• _Short exercise_: Nothing but the lines from the one that contains "As framed in" through the end of the listing should appear, set down exactly.

• _Input records_:
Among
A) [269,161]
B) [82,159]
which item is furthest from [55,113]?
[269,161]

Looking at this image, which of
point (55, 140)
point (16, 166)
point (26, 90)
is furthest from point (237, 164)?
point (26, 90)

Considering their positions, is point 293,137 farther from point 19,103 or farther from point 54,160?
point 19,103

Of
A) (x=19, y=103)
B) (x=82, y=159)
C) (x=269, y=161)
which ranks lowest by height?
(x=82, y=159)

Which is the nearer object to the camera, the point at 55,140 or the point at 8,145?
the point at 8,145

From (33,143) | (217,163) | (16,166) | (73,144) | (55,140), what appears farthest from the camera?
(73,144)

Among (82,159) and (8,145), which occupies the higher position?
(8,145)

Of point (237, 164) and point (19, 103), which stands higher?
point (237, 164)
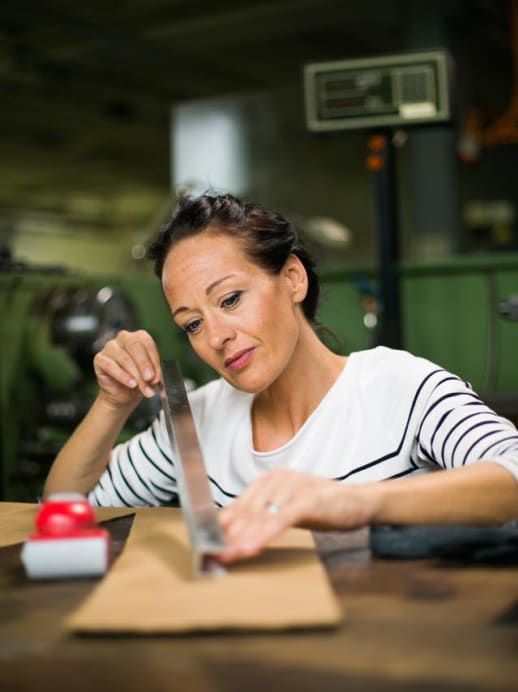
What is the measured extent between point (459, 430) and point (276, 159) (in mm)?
5271

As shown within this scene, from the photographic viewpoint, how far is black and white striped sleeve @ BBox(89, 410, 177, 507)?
1525 mm

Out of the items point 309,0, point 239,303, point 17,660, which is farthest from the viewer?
point 309,0

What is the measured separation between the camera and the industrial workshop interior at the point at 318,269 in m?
0.67

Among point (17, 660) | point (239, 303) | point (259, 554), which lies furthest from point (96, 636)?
point (239, 303)

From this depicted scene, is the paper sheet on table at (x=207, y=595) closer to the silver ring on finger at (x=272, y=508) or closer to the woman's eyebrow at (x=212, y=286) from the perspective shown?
the silver ring on finger at (x=272, y=508)

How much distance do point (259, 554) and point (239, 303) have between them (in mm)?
501

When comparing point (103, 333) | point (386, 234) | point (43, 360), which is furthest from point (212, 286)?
point (43, 360)

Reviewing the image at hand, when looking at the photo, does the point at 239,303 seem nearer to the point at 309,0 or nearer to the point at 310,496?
the point at 310,496

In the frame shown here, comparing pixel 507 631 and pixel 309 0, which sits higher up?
pixel 309 0

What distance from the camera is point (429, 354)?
3.75 metres

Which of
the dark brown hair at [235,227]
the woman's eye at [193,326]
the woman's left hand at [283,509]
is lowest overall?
the woman's left hand at [283,509]

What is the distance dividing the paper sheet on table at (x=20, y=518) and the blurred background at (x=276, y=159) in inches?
29.8

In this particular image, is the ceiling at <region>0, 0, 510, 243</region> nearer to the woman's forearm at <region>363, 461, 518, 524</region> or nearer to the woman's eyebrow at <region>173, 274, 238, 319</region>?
the woman's eyebrow at <region>173, 274, 238, 319</region>

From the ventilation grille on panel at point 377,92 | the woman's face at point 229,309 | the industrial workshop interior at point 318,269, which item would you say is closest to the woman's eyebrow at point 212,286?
the woman's face at point 229,309
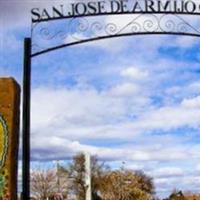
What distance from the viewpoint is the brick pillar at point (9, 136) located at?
14.3m

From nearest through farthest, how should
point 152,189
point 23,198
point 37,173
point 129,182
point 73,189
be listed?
1. point 23,198
2. point 73,189
3. point 37,173
4. point 129,182
5. point 152,189

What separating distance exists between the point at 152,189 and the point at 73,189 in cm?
2469

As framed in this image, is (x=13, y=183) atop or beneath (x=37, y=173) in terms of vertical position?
beneath

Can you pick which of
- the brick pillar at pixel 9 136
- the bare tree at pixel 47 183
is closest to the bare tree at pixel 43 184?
the bare tree at pixel 47 183

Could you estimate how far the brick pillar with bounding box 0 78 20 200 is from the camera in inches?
564

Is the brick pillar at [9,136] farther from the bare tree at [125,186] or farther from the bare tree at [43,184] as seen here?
the bare tree at [125,186]

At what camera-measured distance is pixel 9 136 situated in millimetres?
14570

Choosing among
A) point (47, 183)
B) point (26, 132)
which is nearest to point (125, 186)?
point (47, 183)

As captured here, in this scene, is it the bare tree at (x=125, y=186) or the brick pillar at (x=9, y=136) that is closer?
the brick pillar at (x=9, y=136)

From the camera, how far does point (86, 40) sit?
14594mm

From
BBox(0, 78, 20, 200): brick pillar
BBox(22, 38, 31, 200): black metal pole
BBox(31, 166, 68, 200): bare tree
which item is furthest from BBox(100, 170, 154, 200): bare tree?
BBox(22, 38, 31, 200): black metal pole

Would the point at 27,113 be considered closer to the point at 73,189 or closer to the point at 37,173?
the point at 73,189

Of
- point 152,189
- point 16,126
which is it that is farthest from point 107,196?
point 16,126

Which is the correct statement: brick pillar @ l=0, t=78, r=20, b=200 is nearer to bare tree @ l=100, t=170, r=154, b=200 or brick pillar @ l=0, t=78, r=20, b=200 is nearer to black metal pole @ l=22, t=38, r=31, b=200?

• _Task answer_:
As framed in this image, is (x=13, y=183) atop or beneath (x=37, y=173) in terms of vertical position?
beneath

Can you pick which of
- the brick pillar at pixel 9 136
- the bare tree at pixel 47 183
is closest to the bare tree at pixel 43 184?
the bare tree at pixel 47 183

Could you estimate how far the brick pillar with bounding box 0 78 20 200 is from the camera in inches?
564

Is the brick pillar at [9,136] farther from the bare tree at [125,186] or farther from the bare tree at [43,184] as seen here?
the bare tree at [125,186]

At what camera-measured distance is pixel 9 136 situated in millimetres?
14570

Choosing among
A) point (47, 183)
B) point (26, 132)
which is nearest to point (125, 186)?
point (47, 183)

As captured here, in this scene, is it the bare tree at (x=125, y=186) or the brick pillar at (x=9, y=136) that is closer?
the brick pillar at (x=9, y=136)

From the camera, how far does point (86, 40) sit?
14594mm

From
BBox(0, 78, 20, 200): brick pillar
BBox(22, 38, 31, 200): black metal pole
BBox(31, 166, 68, 200): bare tree
which item is furthest from BBox(100, 170, 154, 200): bare tree?
BBox(22, 38, 31, 200): black metal pole

Would the point at 27,113 be considered closer to the point at 73,189 or closer to the point at 37,173?
the point at 73,189

Of
- point 152,189
- point 16,126
which is it that is farthest from point 107,196?
point 16,126

Which is the correct statement: brick pillar @ l=0, t=78, r=20, b=200 is nearer to bare tree @ l=100, t=170, r=154, b=200 or brick pillar @ l=0, t=78, r=20, b=200 is nearer to black metal pole @ l=22, t=38, r=31, b=200?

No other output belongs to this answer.